We did a benchmark on the performance of ApplyBQSR with different CPUs and memory allocation. As show in figure 4.4, the running time is not reduce much when using more than 2 threads. This tool is not based on Spark so any additional threads are only used for garbage collection.

ApplyBQSR runtime as a function of the number of threads.

Figure 4.4: ApplyBQSR runtime as a function of the number of threads.
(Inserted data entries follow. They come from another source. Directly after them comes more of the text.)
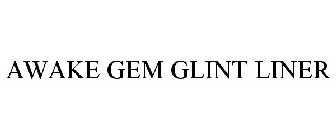 AWAKE GEM GLINT LINER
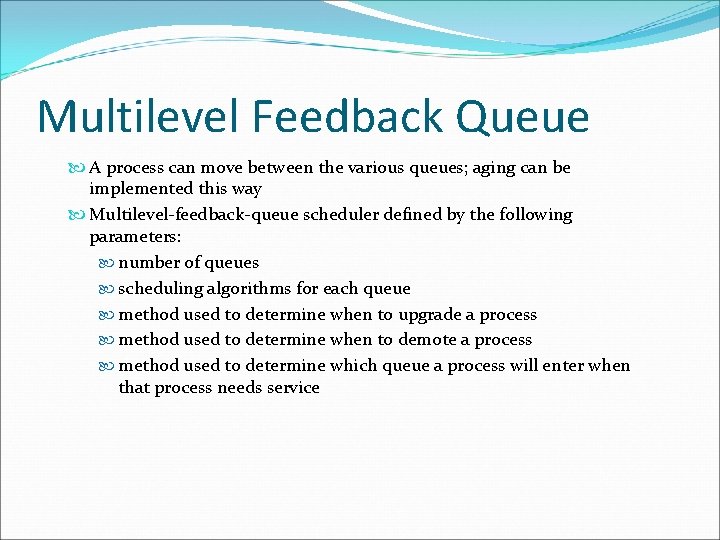 Multilevel Feedback Queue A process can move between the various queues; aging can be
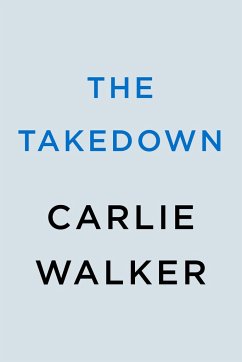 The Takedown - Walker, Carlie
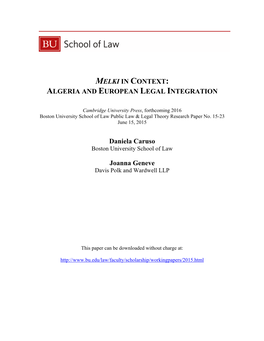 MELKI in CONTEXT: ALGERIA and EUROPEAN LEGAL INTEGRATION Daniela Caruso Joanna Geneve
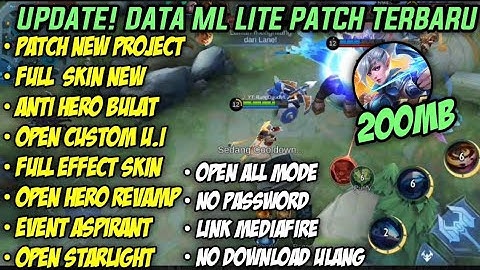 Data ML Lite Full Event 200mb Patch Project Next | ML Lite | Cara Mengatasi Lag Di ML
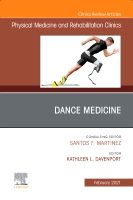 Dance Medicine, An Issue of Physical Medicine and Rehabilitation Clinics of North America | 0:e upplagan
We normally recommend to run jobs with 70%-80% efficiency. Based on the results shown in figure 4.5 ApplyBQSR should be run with no more than 2 threads.
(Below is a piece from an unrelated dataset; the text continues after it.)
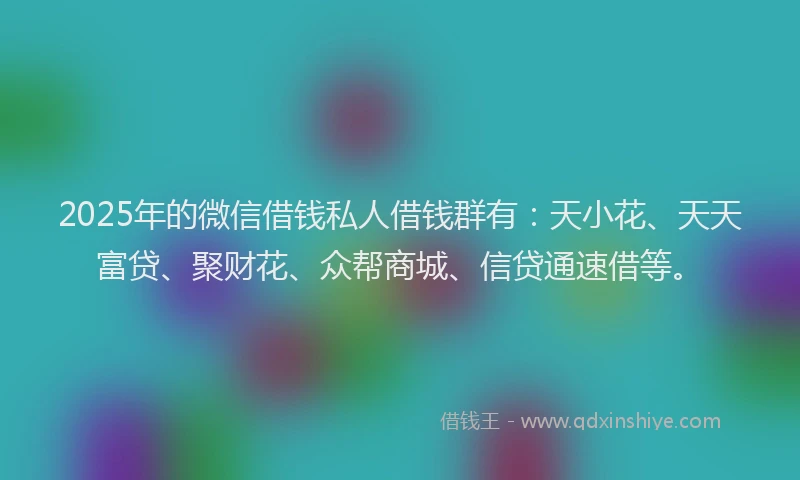 2025年的微信借钱私人借钱群有：天小花、天天富贷、聚财花、众帮商城、信贷通速借等。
ApplyBQSR efficiency calculated from runtimes

Figure 4.5: ApplyBQSR efficiency calculated from runtimes

Increasing memory didn’t improve the performance.(figure 4.6).
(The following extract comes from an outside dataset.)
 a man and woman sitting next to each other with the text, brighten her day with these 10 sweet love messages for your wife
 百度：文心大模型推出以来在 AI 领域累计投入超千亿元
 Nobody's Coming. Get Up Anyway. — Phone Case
ApplyBQSR runtime as a function of memory

Figure 4.6: ApplyBQSR runtime as a function of memory

4.5 Optimized script for ApplyBQSR

We apply the recalibration model to each sample:

cd data/; \
gatk --java-options "-Djava.io.tmpdir=/lscratch/$SLURM_JOBID -Xms2G -Xmx2G -XX:ParallelGCThreads=2" ApplyBQSR \
  -I NA12878_markdup.bam \
  -R /fdb/igenomes/Homo_sapiens/UCSC/hg38/Sequence/WholeGenomeFasta/genome.fa \
  --bqsr-recal-file NA12878_markdup_bqsr.report \
  -O NA12878_markdup_bqsr.bam

cd data/; \
gatk --java-options "-Djava.io.tmpdir=/lscratch/$SLURM_JOBID -Xms2G -Xmx2G -XX:ParallelGCThreads=2" ApplyBQSR \
  -I NA12891_markdup.bam \
  -R /fdb/igenomes/Homo_sapiens/UCSC/hg38/Sequence/WholeGenomeFasta/genome.fa \
  --bqsr-recal-file NA12891_markdup_bqsr.report \
  -O NA12891_markdup_bqsr.bam

cd data/; \
gatk --java-options "-Djava.io.tmpdir=/lscratch/$SLURM_JOBID -Xms2G -Xmx2G -XX:ParallelGCThreads=2" ApplyBQSR \
  -I NA12892_markdup.bam \
  -R /fdb/igenomes/Homo_sapiens/UCSC/hg38/Sequence/WholeGenomeFasta/genome.fa \
  --bqsr-recal-file NA12892_markdup_bqsr.report \
  -O NA12892_markdup_bqsr.bam

Job submission on Biowulf using swarm:

swarm -t 2 -g 2 --gres=lscratch:400 --time=24:00:00 -m GATK/4.3.0.0 -f 04-GATK_ApplyBQSR.sh

Note:

  • BQSR is read group specific.
  • BQSRPipelineSpark is not discussed here since it is a BETA tool and is not yet ready for use in production.